The runtime error for the unsupported instruction is probably not important,
since using misconfigured CFLAGS asks for problems.  In general, any new
instruction may trap, and the mismatch must be small for only popcntq to
trap.

> However, if we know that a compiler doesn't employ the workaround for this
> errata, we can employ -mno-popcount so that using a custom CPUTYPE does not
> result in use of POPCOUNT except for known-ok compilers.  Either that or
> we use a more elaborate set of #if checks in <sys/types.h> that only uses
> __builtin_popcount() for known-ok compilers (and possibly uses the
> clear-destination workaround for other compilers if -mpopcount is enabled).
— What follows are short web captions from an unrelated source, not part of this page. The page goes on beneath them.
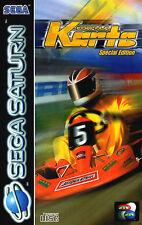 ## Formula Karts Special Edition (mit OVP) - SEGA SATURN Spiel - TOP ##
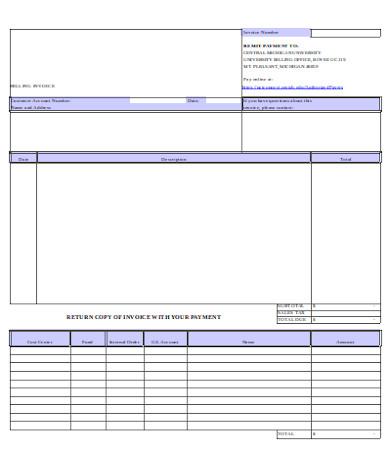 standard invoice form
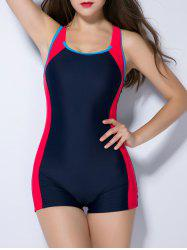 Cut Out Splicing Contrast Color Swimwear - PURPLISH BLUE 4XL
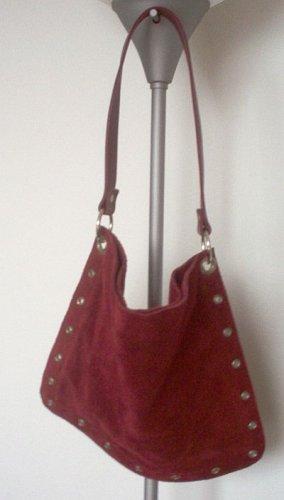 Old Navy red suede handbag purse in excellent condition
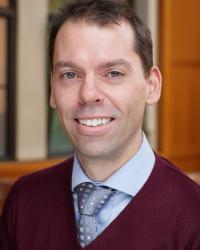 Colin Toddy, computer specialist
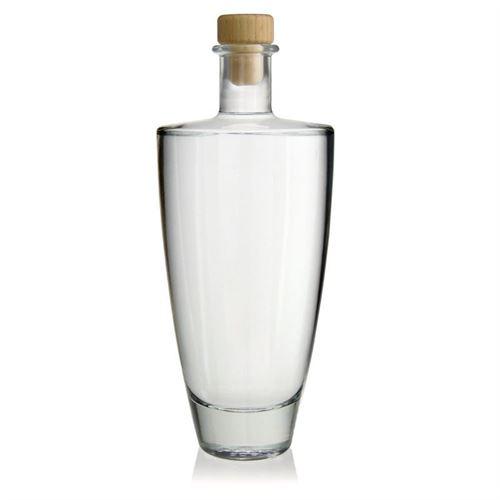 "500ml bottiglia in vetro chiaro ""Vanessa"""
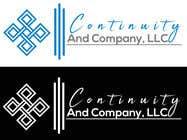 Graphic Design Entri Peraduan #142 for I need a real estate website and a logo designed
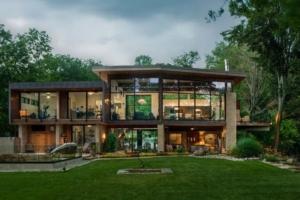 Maison Bois Béton | Construire Tendance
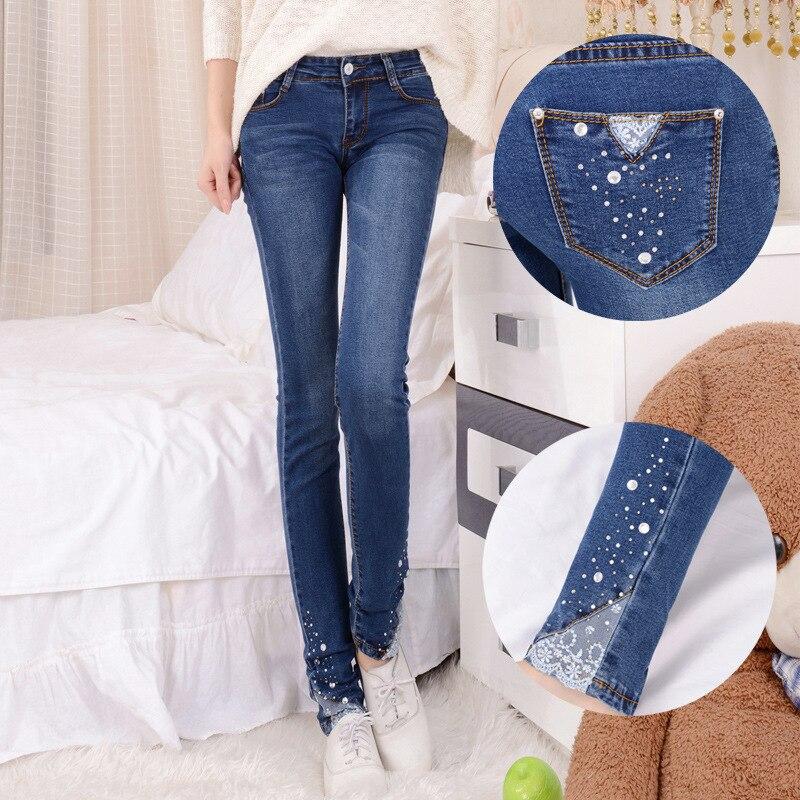 Как украсить джинсы пуговицами фото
I think the runtime slowness from a buggy instruction is also unimportant.

>> Compiler cannot generate popcntq instructions unless it is directed to
>> generate code not for amd64, but for some specific microacrchitecture.
>> Any use of bitcount in generic kernel or userspace is going to be a
>> SWAR. In other words, #ifdef __POPCNT__ is for non-default settings of
>> the FreeBSD compilation environment.
>
> Correct.
>
>> And even then, compiler must issue cpuid to fetch the feature mask, which
>> arguably compiler cannot do due to the serialization instruction cost.
>> Compiler could generate the call to instruction in the init code, but
>> this is impossible for freestanding environment, since compiler does not
>> know where to put init code.
>
> No, the compiler does not have to check cpuid.  If you've told it to compile
> for a given CPU type, it has tables to hardcode the features known to be
> present on those CPUs and just uses them.  If you use the wrong CPU type
> you get illegal instruction faults. :)  (As I did in my qemu test case.)
>
>>> In regards to whether or not this should be a dynamic test instead, it seems a
>>> bit much to require a dynamic check for code that has to work in both userland
>>> and the kernel, and I'm not sure if something like CPU_COUNT() would actually
>>> benefit from that versus just always using the software solution instead.
>>
>> I agree.
>
> Hence why I opted to only use POPCOUNT if someone explicitly enables it via
> -mpopcount or -march flags.  If you've told the compiler it's ok to use it
> without any checks, then it will use POPCOUNT, otherwise it will use the
> SWAR method.

Always using new API would lose the micro-optimizations given by the runtime
decision for default CFLAGS (used by distributions for portability).  To
keep them, it seems best to keep the inline asm but replace
popcnt_pc_map_elem(elem) by __bitcount64(elem).  -mno-popcount can then
be used to work around slowness in the software (that is actually
hardware) case.

Bruce